Find each row below that contains the word "windows" and copy those rows in full.

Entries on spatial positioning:
##########

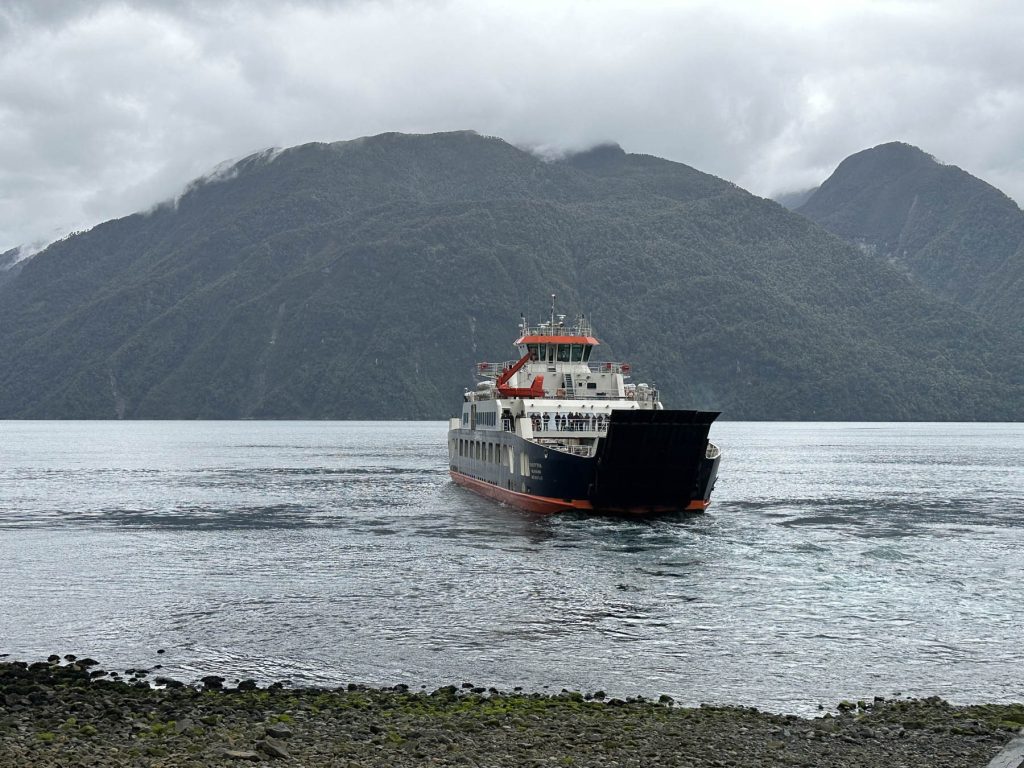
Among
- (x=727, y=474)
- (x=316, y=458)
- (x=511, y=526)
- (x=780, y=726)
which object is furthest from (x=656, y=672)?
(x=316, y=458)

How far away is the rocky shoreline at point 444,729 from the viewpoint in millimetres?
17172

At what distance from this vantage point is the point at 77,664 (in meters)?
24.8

##########

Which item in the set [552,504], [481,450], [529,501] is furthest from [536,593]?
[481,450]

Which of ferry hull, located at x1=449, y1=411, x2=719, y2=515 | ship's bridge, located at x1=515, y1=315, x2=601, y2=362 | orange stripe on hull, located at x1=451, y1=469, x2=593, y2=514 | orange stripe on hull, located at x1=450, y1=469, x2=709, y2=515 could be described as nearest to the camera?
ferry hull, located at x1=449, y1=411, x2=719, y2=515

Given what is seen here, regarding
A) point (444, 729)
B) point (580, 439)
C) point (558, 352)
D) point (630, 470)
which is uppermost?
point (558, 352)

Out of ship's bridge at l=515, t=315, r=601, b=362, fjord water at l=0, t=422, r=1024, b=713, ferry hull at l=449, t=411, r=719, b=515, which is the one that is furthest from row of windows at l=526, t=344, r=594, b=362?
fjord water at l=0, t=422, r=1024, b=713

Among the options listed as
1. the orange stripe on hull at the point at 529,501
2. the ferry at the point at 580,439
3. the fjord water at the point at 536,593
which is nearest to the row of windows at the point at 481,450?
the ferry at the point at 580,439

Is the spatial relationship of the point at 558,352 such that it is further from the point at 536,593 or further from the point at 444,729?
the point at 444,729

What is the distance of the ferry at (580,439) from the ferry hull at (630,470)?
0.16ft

##########

REPLY TO THE EXERCISE:
Out of ship's bridge at l=515, t=315, r=601, b=362, fjord water at l=0, t=422, r=1024, b=713, ferry hull at l=449, t=411, r=719, b=515, which is the one that is furthest from row of windows at l=526, t=344, r=594, b=362?
which is nearest to the row of windows at the point at 481,450?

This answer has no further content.